Evaluate 0.001^0.00105. I think the result will show you that the sequence didn't converge.

Or a negative base.

Typo.

@@tomkerruish2982 thanks

I am using x**x to represent exponentiation, x^x

It's not necessary to be a mathematician to either know math or to do well, even if it were true that it requires an IQ above 150. Just always work at it, always be reading and learning something. God bless.

@@Math_oma God bless you!

@@Math_oma btw evolution happened to be a big problem of mine for several reasons: - I believed in irreducible complexity. - The person that helped me convert was a creationist and a well spoken one. - life seems impossible to have originated on its own. - I needed absolute proofs of God. - It did, and still does, pose a problem in terms of evil and corruption (sickness, diseas, etc) How can God create a perfect world where disease, evil murder exist since the begin.
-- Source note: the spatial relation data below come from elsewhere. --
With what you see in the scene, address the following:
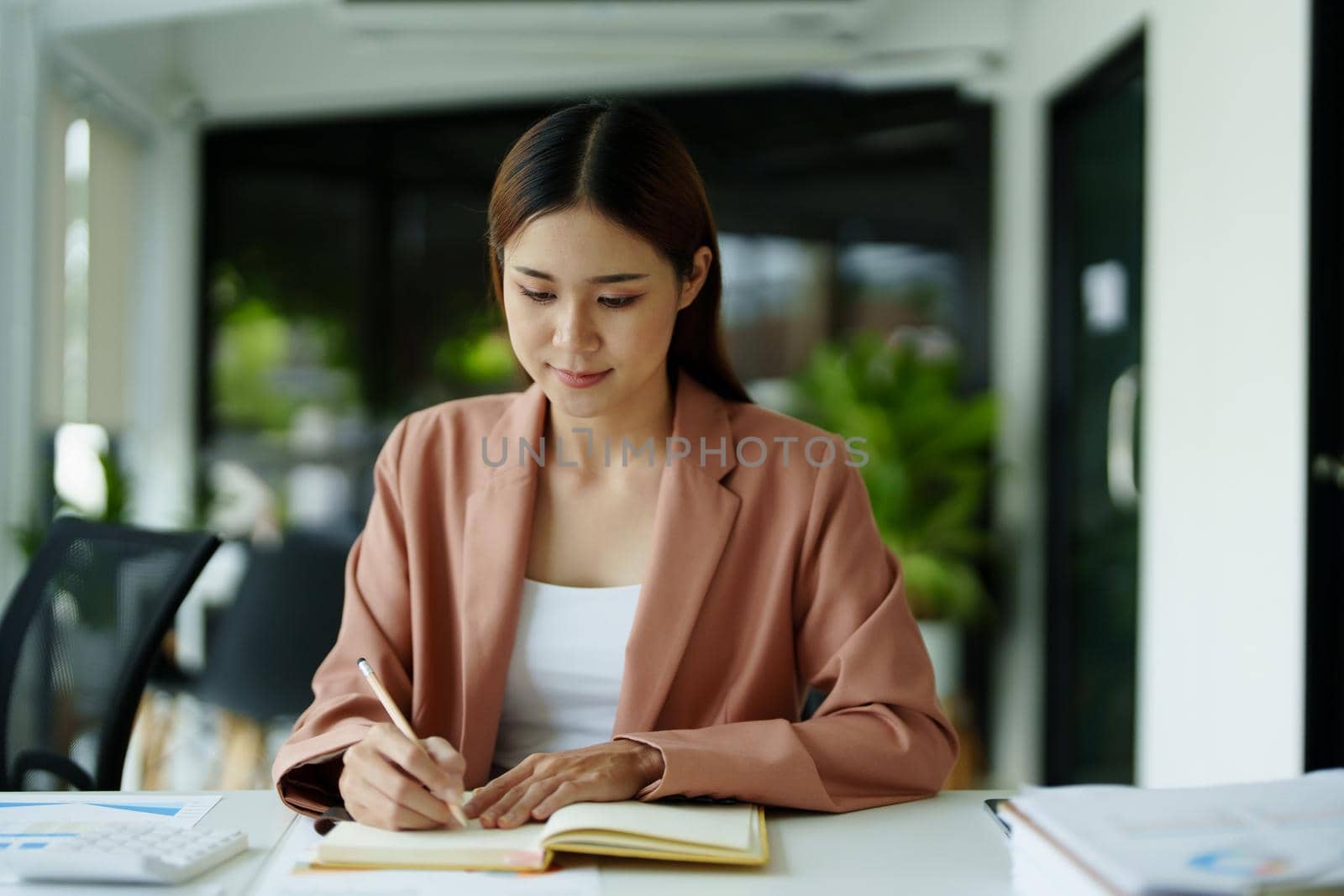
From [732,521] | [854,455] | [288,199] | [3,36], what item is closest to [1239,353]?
[854,455]

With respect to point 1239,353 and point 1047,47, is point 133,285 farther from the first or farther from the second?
point 1239,353

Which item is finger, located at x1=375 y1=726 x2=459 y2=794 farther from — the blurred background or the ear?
the blurred background

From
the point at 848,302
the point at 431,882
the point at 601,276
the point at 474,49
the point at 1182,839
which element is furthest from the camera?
the point at 848,302

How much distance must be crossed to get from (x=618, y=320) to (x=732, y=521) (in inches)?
11.9

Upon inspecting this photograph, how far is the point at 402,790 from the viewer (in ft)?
3.57

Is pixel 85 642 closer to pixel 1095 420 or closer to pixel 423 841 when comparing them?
pixel 423 841

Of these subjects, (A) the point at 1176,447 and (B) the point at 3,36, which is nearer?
(A) the point at 1176,447

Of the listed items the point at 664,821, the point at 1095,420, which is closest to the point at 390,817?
the point at 664,821

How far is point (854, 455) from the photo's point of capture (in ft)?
5.36

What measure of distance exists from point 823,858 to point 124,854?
0.63m

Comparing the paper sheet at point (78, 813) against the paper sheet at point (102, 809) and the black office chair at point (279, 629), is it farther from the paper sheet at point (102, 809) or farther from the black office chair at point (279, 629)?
the black office chair at point (279, 629)

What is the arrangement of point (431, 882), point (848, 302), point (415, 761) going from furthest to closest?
1. point (848, 302)
2. point (415, 761)
3. point (431, 882)

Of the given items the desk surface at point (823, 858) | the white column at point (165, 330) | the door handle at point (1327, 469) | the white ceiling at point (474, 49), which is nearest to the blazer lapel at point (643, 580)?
the desk surface at point (823, 858)

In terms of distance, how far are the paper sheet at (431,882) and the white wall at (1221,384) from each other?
6.49 feet
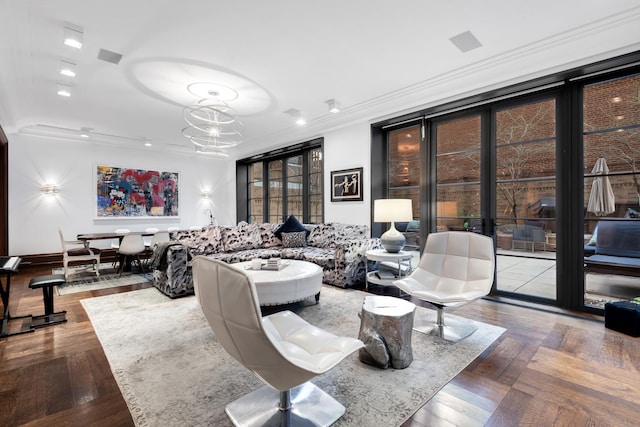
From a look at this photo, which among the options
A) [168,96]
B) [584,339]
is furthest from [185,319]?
[584,339]

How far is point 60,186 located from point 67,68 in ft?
13.9

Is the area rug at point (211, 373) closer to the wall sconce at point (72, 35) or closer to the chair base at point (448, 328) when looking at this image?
the chair base at point (448, 328)

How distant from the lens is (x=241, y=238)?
5117 mm

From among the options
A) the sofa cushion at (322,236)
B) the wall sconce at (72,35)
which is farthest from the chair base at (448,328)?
the wall sconce at (72,35)

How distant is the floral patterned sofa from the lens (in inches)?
159

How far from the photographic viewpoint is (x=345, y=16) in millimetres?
2666

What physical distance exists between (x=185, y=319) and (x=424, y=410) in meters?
2.52

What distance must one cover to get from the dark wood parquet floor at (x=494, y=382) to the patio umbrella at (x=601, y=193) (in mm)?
1190

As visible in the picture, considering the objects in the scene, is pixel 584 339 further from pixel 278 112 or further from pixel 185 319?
pixel 278 112

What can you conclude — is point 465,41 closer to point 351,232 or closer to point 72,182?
point 351,232

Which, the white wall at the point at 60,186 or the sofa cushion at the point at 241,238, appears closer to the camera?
the sofa cushion at the point at 241,238

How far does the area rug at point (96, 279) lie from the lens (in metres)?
4.49

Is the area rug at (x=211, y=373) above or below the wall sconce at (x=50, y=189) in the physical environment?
below

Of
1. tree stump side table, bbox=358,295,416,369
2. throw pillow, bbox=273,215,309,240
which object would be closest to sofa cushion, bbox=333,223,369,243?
throw pillow, bbox=273,215,309,240
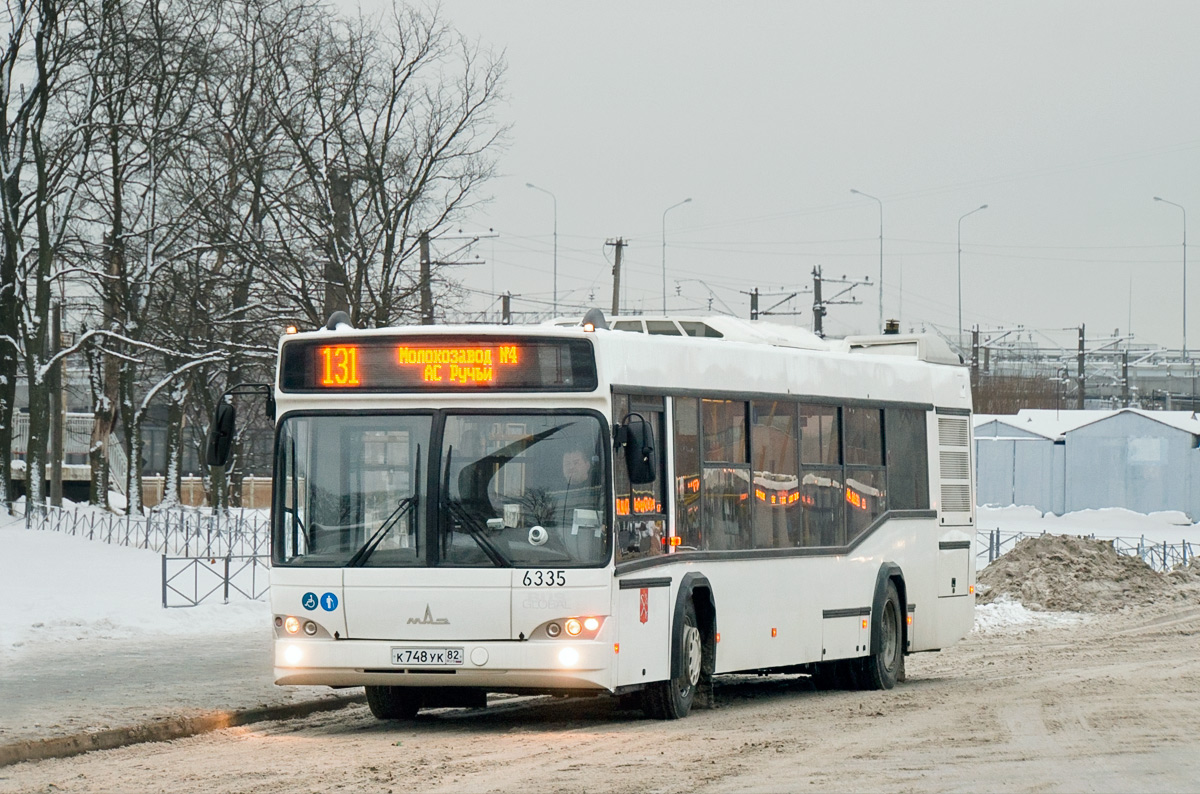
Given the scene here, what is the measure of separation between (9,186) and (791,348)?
2947 centimetres

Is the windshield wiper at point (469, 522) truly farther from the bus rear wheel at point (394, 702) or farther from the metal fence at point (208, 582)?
the metal fence at point (208, 582)

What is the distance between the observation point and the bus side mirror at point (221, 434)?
37.7 feet

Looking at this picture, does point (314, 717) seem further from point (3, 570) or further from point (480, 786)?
point (3, 570)

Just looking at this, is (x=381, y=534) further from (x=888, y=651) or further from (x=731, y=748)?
(x=888, y=651)

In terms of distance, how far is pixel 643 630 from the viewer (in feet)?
39.1

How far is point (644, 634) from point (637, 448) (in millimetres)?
1361

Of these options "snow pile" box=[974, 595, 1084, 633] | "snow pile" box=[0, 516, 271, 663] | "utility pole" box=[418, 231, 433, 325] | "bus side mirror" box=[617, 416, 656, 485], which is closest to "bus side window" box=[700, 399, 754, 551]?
"bus side mirror" box=[617, 416, 656, 485]

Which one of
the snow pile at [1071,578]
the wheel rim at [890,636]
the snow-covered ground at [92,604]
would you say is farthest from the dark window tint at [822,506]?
the snow pile at [1071,578]

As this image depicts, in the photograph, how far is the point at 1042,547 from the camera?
32281 millimetres

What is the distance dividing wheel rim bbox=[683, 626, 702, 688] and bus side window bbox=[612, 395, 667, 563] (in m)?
0.75

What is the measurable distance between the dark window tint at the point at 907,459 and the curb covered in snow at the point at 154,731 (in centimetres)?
524

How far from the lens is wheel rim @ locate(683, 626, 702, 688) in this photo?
1263cm

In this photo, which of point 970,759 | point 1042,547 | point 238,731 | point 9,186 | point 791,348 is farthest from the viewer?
point 9,186

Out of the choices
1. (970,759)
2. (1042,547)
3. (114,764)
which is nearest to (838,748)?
(970,759)
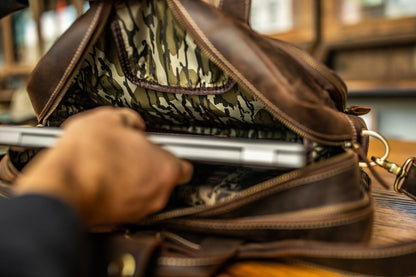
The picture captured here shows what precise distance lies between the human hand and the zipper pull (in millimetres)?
265

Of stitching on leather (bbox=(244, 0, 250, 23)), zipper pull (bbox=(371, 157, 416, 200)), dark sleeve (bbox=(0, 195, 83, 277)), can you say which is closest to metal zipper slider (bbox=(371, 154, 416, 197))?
zipper pull (bbox=(371, 157, 416, 200))

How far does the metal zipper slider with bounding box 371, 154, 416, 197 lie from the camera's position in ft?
1.35

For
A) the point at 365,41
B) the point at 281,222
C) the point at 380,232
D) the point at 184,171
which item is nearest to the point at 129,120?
the point at 184,171

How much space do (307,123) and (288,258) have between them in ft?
0.43

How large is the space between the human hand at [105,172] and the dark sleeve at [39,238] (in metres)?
0.01

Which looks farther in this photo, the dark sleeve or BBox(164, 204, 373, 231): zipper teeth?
BBox(164, 204, 373, 231): zipper teeth

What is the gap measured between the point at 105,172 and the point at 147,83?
218 mm

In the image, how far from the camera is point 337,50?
6.33 feet

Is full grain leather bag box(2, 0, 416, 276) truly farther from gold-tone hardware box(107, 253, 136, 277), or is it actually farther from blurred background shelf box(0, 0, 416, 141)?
blurred background shelf box(0, 0, 416, 141)

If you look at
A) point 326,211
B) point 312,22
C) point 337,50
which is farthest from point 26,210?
point 337,50

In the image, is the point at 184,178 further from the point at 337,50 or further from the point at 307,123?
the point at 337,50

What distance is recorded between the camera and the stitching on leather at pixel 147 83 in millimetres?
408

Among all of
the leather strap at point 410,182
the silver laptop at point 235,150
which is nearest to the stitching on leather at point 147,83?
the silver laptop at point 235,150

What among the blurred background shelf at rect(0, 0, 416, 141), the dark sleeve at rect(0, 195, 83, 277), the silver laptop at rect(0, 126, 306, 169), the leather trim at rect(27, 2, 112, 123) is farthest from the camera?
the blurred background shelf at rect(0, 0, 416, 141)
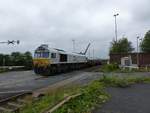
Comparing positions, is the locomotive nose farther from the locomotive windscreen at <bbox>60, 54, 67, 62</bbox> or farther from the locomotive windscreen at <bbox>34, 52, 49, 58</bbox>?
→ the locomotive windscreen at <bbox>60, 54, 67, 62</bbox>

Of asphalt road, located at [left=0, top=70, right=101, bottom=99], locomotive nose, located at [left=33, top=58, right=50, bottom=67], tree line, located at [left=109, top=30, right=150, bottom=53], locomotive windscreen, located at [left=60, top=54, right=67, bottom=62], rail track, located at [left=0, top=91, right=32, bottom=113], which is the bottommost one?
rail track, located at [left=0, top=91, right=32, bottom=113]

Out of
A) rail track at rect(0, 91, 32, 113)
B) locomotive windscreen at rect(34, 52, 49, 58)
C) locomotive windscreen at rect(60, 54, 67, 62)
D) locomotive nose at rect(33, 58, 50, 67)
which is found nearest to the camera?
rail track at rect(0, 91, 32, 113)

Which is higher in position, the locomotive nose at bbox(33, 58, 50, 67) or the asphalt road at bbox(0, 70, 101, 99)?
the locomotive nose at bbox(33, 58, 50, 67)

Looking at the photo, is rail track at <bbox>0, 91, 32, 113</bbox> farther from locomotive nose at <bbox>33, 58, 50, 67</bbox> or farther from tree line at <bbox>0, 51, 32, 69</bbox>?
tree line at <bbox>0, 51, 32, 69</bbox>

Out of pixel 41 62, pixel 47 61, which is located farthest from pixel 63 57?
pixel 47 61

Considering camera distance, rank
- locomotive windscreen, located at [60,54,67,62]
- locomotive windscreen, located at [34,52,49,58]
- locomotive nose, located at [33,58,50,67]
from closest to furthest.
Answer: locomotive nose, located at [33,58,50,67] < locomotive windscreen, located at [34,52,49,58] < locomotive windscreen, located at [60,54,67,62]

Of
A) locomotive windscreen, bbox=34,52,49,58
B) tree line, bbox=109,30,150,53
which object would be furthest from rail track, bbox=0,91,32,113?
tree line, bbox=109,30,150,53

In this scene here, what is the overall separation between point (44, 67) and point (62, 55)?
5792mm

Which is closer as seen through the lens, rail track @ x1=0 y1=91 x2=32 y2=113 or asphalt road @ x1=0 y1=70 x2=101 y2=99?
rail track @ x1=0 y1=91 x2=32 y2=113

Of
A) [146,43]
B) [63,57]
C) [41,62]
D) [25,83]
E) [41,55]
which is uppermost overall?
[146,43]

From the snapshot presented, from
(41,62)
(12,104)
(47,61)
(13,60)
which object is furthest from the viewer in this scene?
(13,60)

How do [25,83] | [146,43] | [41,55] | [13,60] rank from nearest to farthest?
[25,83]
[41,55]
[13,60]
[146,43]

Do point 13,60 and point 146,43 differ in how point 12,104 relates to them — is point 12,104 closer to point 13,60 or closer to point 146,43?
point 13,60

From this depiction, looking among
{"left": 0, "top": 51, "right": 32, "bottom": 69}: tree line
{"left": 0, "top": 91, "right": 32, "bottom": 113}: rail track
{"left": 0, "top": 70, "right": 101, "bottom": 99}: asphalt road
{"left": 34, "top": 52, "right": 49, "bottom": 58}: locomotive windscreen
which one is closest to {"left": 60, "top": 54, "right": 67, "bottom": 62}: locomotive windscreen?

These are some and I articulated them in a very vague way, but they give you the idea of what I mean. I've been really struggling beacuse of various reasons, but I also have some strong reasons to believe: ultimate proofs that the mind is not derived from the brain, the universe can only be originated from God and it seems very unlikely that abiogenesis/evolution could have happened the way atheists mean it.